Ilustración: Fabián Muñoz
Corrían los meses finales del ya lejano año de 1971 cuando ocurrió, en esta ciudad de San Cristóbal de La Habana, un hecho insólito: había aparecido un horrible monstruo en cierta laguna del periférico municipio de San Miguel del Padrón.
Recuerdo que una mañana, el ómnibus de la ruta 10 en el que solía trasladarme a mis clases en la Universidad de La Habana quedó prácticamente desierto de pasajeros al bajarse casi todos en una parada de Jacomino, localidad enclavada en el municipio antes mencionado. Indagué acerca de la razón de aquel extraño comportamiento masivo y alguien me dijo:
—Hay un monstruo en una laguna que queda allá atrás— y me señaló, con el brazo extendido, la dirección de la susodicha laguna.
En los días que siguieron a aquella mañana, fui armando poco a poco la inverosímil historia del monstruo de la laguna de San Miguel. Según se decía, un monstruo subacuático, tal vez fusiforme, posiblemente con grandes y amenazadores ojos amarillos, había emergido a la superficie de las quietas y aburridas aguas de aquel estanque, enloqueciendo con su mirada a un anciano que vivía solitario en una mísera choza a la orilla del agua. De acuerdo con algunas versiones, el anciano, al ver el monstruo, huyó despavorido y seguidamente se ahorcó en el árbol más cercano a causa de su repentina locura.
Traté de averiguar si la prensa, local o nacional, daba cuentas del hecho, pero no hallé ni una palabra sobre el temido monstruo. Sin embargo, la noticia corrió como pólvora por la parte este de la ciudad y pronto los curiosos pasaron de ser unas decenas a unos cientos y luego a miles que visitaban la laguna con el temor y la emoción de tal vez ver un “pedacito del bicho aquel”.
Las gentes acudían en grandes grupos al lugar descampado donde se hallaba la laguna, ahora devenida en Loch Ness* tropical. Y se cuenta que hasta hubo un valiente —dicen que era un señor ya de cierta edad— que se lanzó a las oscuras aguas del estanque, cuchillo en mano, cual San Jorge habanero para acabar de una vez y por todas con su dragón de Capadocia, o si lo prefieren, con la flamante Nessie de San Miguel.
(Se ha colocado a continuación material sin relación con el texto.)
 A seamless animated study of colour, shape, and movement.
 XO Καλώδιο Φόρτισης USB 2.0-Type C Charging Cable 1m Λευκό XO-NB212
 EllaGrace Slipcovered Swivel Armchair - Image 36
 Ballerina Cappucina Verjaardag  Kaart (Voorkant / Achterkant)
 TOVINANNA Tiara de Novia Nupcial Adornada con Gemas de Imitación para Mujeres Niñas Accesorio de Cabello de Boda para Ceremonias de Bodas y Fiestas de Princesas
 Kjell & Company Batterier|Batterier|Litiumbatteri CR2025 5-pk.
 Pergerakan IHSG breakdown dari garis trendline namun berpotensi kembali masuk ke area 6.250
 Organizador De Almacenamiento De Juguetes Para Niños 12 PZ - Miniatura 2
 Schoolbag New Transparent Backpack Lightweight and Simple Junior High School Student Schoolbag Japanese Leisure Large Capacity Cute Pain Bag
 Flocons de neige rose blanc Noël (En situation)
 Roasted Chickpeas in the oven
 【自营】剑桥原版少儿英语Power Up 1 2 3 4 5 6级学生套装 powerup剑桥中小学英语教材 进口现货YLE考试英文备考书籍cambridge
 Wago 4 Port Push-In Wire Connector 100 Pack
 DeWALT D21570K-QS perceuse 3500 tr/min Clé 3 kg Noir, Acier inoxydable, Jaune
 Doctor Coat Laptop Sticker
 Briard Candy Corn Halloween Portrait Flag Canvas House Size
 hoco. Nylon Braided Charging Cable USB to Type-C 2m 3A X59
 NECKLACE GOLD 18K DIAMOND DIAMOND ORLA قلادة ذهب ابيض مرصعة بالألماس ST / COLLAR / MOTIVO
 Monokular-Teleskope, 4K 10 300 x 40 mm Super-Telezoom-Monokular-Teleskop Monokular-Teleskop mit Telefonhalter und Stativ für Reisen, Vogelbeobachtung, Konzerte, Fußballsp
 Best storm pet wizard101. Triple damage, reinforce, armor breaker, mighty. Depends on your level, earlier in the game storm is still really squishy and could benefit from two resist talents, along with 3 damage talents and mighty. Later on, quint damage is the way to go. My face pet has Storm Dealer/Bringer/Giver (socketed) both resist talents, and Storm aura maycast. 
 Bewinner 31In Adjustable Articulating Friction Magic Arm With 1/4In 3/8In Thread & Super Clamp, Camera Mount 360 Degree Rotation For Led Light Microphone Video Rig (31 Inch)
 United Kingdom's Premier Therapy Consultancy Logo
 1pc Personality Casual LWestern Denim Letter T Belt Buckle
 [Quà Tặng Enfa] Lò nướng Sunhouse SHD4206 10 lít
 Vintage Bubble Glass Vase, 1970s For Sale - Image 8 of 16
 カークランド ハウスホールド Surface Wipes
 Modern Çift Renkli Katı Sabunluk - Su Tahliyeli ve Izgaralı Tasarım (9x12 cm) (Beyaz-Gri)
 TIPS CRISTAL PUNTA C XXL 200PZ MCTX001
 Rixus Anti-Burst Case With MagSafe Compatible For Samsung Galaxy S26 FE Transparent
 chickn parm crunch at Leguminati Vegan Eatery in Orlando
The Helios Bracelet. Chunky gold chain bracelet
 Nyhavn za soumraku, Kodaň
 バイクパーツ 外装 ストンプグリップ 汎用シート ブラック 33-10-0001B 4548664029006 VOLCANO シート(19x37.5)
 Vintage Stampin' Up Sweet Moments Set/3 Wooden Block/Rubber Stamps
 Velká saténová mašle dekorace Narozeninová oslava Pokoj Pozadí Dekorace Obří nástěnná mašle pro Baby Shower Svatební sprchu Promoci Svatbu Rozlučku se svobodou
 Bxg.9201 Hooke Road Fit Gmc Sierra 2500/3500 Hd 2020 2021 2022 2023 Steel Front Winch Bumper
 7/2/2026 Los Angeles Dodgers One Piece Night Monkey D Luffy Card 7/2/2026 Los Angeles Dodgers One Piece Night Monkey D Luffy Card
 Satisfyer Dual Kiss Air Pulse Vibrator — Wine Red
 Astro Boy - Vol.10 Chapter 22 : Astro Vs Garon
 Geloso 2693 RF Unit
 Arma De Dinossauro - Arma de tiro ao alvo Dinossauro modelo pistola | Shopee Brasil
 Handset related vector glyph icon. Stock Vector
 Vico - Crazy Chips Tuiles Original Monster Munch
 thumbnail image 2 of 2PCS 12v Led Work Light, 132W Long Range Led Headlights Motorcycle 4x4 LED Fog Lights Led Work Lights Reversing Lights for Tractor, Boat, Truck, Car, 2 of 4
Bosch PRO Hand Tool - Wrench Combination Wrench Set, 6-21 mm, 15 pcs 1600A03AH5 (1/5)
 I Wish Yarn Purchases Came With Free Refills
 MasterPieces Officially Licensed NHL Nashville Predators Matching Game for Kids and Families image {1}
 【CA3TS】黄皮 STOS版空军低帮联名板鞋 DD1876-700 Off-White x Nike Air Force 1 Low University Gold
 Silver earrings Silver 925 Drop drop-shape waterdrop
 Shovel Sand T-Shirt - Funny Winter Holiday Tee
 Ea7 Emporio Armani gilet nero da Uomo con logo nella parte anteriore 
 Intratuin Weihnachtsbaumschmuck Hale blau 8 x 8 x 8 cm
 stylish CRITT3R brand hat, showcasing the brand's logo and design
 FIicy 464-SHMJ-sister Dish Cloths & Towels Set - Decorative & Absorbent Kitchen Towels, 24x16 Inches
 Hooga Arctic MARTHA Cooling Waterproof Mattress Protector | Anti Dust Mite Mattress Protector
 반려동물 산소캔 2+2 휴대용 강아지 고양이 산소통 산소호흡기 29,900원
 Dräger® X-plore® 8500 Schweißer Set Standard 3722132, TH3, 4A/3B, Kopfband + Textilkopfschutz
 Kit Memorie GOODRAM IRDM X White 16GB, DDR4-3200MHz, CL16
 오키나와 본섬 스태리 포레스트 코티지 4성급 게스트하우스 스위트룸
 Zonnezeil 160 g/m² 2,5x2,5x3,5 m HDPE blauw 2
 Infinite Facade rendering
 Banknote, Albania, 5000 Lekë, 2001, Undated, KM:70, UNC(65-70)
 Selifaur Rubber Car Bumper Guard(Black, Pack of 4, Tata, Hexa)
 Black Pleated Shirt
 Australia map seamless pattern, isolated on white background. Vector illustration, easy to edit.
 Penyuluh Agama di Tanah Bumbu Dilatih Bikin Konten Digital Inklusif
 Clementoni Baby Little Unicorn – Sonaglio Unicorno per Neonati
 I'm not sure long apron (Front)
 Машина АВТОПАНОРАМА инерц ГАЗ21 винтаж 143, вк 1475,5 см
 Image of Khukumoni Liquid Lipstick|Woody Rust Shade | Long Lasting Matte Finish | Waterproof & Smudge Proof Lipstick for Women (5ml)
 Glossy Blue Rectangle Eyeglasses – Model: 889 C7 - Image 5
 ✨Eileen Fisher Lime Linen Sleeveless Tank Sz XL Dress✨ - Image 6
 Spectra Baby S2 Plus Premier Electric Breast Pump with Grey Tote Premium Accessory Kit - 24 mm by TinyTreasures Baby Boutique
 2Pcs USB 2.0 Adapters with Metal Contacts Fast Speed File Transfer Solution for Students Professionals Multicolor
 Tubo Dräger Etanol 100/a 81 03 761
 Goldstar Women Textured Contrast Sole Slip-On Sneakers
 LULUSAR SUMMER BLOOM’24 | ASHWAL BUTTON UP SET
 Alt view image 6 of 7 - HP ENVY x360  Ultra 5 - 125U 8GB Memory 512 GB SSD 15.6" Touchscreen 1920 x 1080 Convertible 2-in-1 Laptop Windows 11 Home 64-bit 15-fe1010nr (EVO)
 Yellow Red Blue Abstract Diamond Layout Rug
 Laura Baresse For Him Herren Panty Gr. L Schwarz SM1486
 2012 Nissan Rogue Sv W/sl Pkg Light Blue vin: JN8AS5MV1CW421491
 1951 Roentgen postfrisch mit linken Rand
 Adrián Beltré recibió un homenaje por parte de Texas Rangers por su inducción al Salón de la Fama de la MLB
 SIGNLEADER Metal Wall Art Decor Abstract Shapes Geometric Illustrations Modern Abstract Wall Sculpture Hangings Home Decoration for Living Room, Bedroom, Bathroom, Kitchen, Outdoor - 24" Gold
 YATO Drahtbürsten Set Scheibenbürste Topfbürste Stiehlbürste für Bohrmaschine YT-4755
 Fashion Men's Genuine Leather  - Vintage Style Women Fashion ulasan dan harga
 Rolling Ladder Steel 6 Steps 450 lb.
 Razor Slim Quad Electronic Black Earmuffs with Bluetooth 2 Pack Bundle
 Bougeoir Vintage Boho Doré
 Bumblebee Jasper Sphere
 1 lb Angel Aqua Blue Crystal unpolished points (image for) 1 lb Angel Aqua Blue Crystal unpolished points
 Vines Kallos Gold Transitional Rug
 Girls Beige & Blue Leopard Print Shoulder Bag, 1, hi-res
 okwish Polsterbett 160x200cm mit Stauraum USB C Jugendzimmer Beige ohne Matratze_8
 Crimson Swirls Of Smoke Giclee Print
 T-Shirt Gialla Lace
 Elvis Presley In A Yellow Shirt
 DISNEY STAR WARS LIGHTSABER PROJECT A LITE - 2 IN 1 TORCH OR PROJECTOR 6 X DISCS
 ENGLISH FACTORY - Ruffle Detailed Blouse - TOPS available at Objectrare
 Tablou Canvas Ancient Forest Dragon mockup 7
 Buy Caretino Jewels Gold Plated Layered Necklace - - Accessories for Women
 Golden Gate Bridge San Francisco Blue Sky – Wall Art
Como el monstruo poseía el peculiar poder de enloquecer a todo aquel que le mirara de frente a los ojos, muchos de los “atrevidos” curiosos que acudían a su encuentro por las tardes —ya por entonces se sabía que Nessie daba función vespertina preferiblemente— se tapaban los ojos por temor y al grito de “¡MONSTRUO!” de algún fanático o de algún bromista, las masas corrían en estampida en todas direcciones… menos hacia la laguna, claro está.
Y aconteció que al cabo de un tiempo que no alcanzo a precisar, apareció en las páginas de uno de los periódicos nacionales una breve noticia con el título “El monstruo de la laguna de San Miguel” y bajo este, la foto de uno o tal vez dos —no recuerdo bien— hombres rana con un grueso tronco de palma real a sus pies en la orilla de un estanque. El terrible monstruo no era más que eso, un simple y mundano tronco seco de palma que iba a la deriva por la superficie del agua, o que tal vez vagaba de las profundidades a la superficie y viceversa, siguiendo los caprichos de las corrientes subacuáticas de aquella laguna.
¡Qué decepción! La realidad se mostraba con un mal gusto tan chocante que dejaba en ridículo a la imaginación popular. Después de todo, Carpentier tenía razón. Somos un pueblo inmerso en lo real maravilloso, o lo que es igual, vivimos lo fantástico y lo insólito, como lo real, lo cotidiano.